Não obstante constrangimentos de variada ordem, a jornalista Gunga Tolentino (2009) acredita que se faziam milagres na TEVEC: “fazíamos todo o trabalho de recolha de informação nacional e internacional, tradução, elaboração do texto de acompanhamento das imagens e apresentação. Era um trabalho extenuante, mas sempre primado pela qualidade. Portanto, aquilo que não nos satisfizesse como boa qualidade, não ia para o ar. Preferíamos meter mais música ou conversa de estúdio do que levar um trabalho inacabado ou com informações que não fossem devidamente verificadas. Tínhamos muito cuidado com a legenda, na dublagem e eu acho que é isto que as pessoas se recordam e também pela nossa imagem de apresentação”.

Com a TNCV, as emissões passam a ser diárias, menos a segunda-feira, dia que era aproveitado para a manutenção dos equipamentos. A estação aumenta as horas de difusão e aposta na diversidade dos conteúdos, como forma de responder às expectativas dos cabo-verdianos. O estatuto profissional dos jornalistas, enquadrados e tratados como funcionários públicos desde a independência,  viria a ser alterado, o que permitiu à televisão do Estado contratar várias outras categorias profissionais, indispensáveis ao seu normal funcionamento, como por exemplo, realizadores, produtores, anotadores, operadores de imagem, etc.   

Por essa altura, vários jornalistas acabados de se formar no estrangeiro entram para a Televisão Nacional de Cabo Verde, trazendo um saber-fazer mais qualificado e experiências adquiridas noutras paragens, o que terá contribuído para a melhoria da qualidade da prestação da  TNCV, pese embora constituíssem uma minoria dentro da empresa. Na opinião do ex-administrador, João Correia, “a maior parte do pessoal recrutado não tinha qualificação adequada, e sequer foi submetida  a algum tipo de avaliação. Voltou-se  a cometer o mesmo erro de quando se ampliou o pessoal da TEVEC. Contrataram-se pessoas sem habilitação para a TV, pois não havia grandes exigências em termos de escolaridade. Elas permanecem até hoje na emissora. Isto constitui um obstáculo sério  ao avanço da televisão.” (Olinda, 2000).

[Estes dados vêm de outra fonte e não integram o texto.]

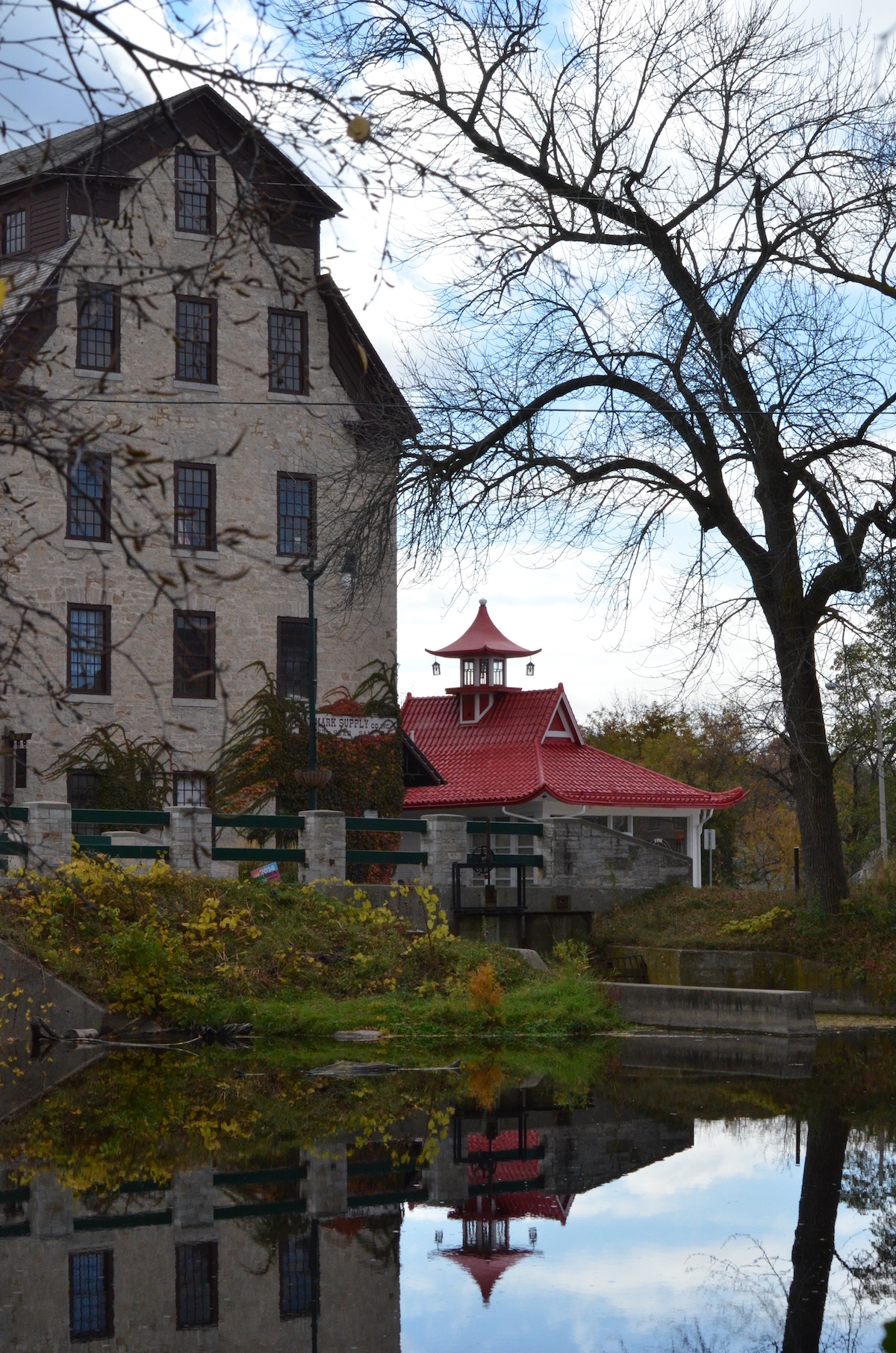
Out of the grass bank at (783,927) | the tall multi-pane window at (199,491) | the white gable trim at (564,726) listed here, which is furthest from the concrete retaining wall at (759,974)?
the white gable trim at (564,726)

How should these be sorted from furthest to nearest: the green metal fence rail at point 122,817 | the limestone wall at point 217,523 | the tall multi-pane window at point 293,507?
the tall multi-pane window at point 293,507, the limestone wall at point 217,523, the green metal fence rail at point 122,817

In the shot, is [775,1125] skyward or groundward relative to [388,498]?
groundward

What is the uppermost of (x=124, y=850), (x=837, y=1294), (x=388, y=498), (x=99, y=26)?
(x=388, y=498)

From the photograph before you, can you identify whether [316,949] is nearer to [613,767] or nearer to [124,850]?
[124,850]

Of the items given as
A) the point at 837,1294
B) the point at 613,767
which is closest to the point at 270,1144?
the point at 837,1294

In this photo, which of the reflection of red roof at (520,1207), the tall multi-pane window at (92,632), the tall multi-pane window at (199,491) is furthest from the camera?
the tall multi-pane window at (199,491)

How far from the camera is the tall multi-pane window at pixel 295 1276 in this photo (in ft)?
24.1

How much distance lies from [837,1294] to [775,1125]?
196 inches

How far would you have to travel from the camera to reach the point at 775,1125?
12375mm

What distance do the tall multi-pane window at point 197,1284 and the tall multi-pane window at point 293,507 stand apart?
26900mm

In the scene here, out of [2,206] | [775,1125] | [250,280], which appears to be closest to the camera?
[250,280]

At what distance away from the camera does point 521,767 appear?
141 feet

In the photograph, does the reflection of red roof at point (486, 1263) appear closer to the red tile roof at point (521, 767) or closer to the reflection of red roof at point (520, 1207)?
the reflection of red roof at point (520, 1207)

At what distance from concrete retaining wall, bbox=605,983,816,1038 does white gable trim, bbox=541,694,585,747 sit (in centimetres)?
2345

Rapidamente, a televisão denota excesso de pessoal, embora a produção nacional continuasse minguada, muito aquém dos investimentos feitos na melhoria das condições técnicas e na capacitação dos recursos humanos, diante da exigência crescente dos telespectadores. Os responsáveis da empresa estavam convictos de que era possível conseguir-se a almejada autonomia financeira, através da exploração eficiente das componentes técnica e humana. As inovações tecnológicas, diziam, iriam permitir explorar uma importante fonte de receitas que era a publicidade. Uma visão rentista do mercado que, diga-se, ainda hoje se mantém, o que coloca a televisão nacional num intrigante dilema: por um lado, é obrigada a prestar um serviço público, que se quer de referência, abrangente e de qualidade e, por outro, sem um modelo de financiamento adequado, é forçada a adoptar um postura comercial agressiva, desvirtuando inclusive a sua missão. Esta situação é, aliás, considerada pelos operadores privados como uma forma de concorrência desleal, uma vez que, sendo a estação pública financeiramente suportada pelo Estado e pelos cidadãos, deviam-se-lhe impor limites na arrecadação de receitas pela via do mercado publicitário.     

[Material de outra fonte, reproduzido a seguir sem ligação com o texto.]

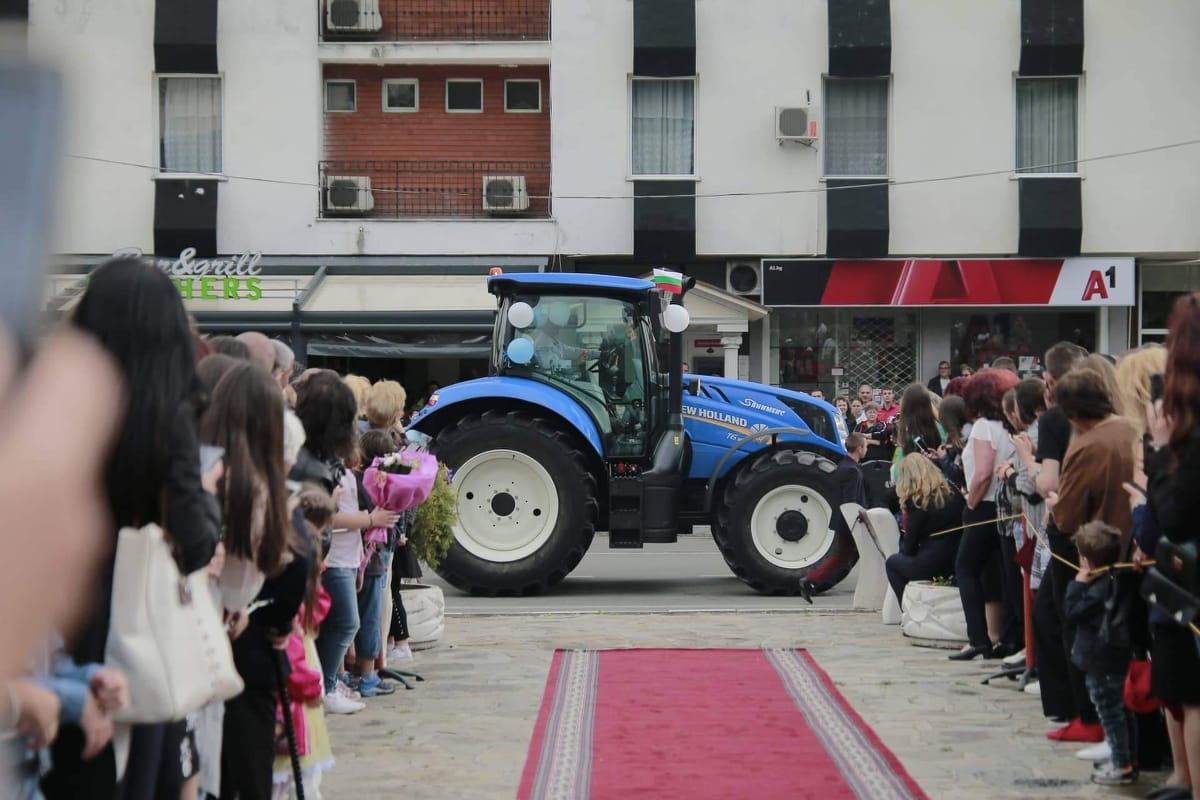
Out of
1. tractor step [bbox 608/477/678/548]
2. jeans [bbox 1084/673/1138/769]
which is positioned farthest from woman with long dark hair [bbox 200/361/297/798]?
tractor step [bbox 608/477/678/548]

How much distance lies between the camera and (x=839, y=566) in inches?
514

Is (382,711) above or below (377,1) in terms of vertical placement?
Result: below

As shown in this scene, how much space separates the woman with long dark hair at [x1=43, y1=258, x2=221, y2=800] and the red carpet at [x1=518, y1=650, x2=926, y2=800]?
277 cm

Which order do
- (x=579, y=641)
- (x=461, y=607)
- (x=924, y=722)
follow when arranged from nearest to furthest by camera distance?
(x=924, y=722) < (x=579, y=641) < (x=461, y=607)

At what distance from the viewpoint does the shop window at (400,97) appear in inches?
1030

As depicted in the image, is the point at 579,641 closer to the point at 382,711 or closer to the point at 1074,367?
the point at 382,711

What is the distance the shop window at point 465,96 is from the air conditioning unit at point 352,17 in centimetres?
163

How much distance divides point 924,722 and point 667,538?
5.51m

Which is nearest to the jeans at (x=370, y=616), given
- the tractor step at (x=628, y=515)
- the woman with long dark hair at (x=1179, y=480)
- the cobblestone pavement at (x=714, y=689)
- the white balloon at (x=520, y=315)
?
the cobblestone pavement at (x=714, y=689)

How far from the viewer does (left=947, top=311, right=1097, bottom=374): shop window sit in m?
25.5

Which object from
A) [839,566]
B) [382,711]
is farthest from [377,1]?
[382,711]

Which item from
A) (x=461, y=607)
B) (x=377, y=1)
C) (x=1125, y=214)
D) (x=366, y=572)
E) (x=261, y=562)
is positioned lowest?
(x=461, y=607)

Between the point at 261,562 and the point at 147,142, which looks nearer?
the point at 261,562

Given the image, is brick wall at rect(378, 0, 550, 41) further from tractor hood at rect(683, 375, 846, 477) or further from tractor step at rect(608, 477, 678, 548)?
tractor step at rect(608, 477, 678, 548)
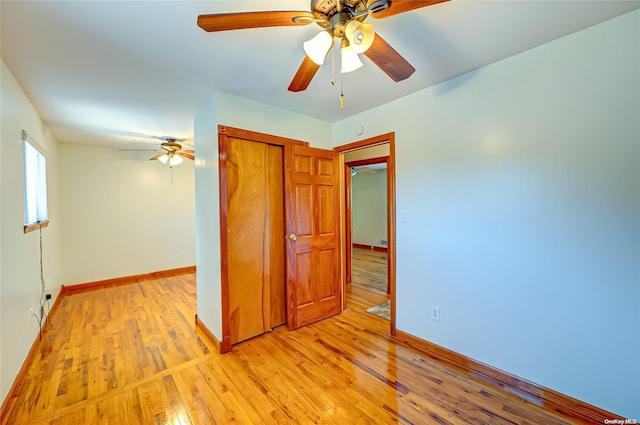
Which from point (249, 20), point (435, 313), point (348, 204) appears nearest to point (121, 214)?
point (348, 204)

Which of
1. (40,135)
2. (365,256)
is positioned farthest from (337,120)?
(365,256)

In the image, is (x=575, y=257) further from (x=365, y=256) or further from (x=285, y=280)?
(x=365, y=256)

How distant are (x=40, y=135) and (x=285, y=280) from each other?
10.6 ft

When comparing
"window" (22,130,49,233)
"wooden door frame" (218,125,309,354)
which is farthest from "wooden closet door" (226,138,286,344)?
"window" (22,130,49,233)

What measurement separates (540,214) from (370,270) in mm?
3646

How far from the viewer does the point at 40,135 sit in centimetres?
288

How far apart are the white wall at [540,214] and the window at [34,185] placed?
3508mm

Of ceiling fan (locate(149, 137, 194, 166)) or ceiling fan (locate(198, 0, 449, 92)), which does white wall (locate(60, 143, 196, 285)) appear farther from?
ceiling fan (locate(198, 0, 449, 92))

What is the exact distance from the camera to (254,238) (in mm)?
2600

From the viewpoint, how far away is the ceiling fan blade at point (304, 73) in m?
1.41

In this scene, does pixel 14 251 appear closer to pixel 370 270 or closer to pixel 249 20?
pixel 249 20

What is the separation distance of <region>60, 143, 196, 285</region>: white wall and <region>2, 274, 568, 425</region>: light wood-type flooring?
174cm

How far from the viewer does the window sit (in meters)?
2.25

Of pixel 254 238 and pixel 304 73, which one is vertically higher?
pixel 304 73
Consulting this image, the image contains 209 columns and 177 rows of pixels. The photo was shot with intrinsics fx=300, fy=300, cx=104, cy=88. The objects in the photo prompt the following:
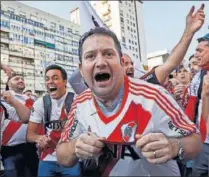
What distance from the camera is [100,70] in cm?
167

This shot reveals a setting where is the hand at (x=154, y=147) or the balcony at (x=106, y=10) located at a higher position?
the balcony at (x=106, y=10)

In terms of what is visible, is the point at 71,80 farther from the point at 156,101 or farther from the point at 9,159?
the point at 156,101

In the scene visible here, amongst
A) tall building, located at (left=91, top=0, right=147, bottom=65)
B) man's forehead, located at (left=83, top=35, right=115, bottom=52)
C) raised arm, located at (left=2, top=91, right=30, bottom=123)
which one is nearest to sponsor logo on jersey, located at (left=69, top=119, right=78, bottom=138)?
man's forehead, located at (left=83, top=35, right=115, bottom=52)

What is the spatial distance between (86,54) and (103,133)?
460 millimetres

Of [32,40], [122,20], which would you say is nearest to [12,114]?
[32,40]

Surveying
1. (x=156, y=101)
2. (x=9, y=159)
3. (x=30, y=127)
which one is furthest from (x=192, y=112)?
(x=9, y=159)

A verdade é que, por causa de uma situação financeira frágil, excesso de pessoal e deficiente organização interna, a dívida acumulada da TNCV já ultrapassava, em 1991, os 72 milhões de escudos. Nesse ano, segundo um estudo da Direcção Geral da Comunicação Social (1993), entre salários, remunerações adicionais (subsídios) e horas-extras, a televisão pública desembolsava  a choruda quantia de 29 milhões de escudos, representando 107% das receitas correntes. Acresce que  o subsídio que o Estado concedia à empresa não representava sequer 50% das despesas com o pessoal. Para poder cumprir, minimamente, a missão e saldar as dívidas junto dos fornecedores, que não paravam de subir, a TNCV é obrigada a recorrer à banca. Em breve, tentarei perceber o que tem sido a televisão nacional a partir de 1991 a esta parte. Para já, é tempo de sol, praia e, claro, muito krioljazz.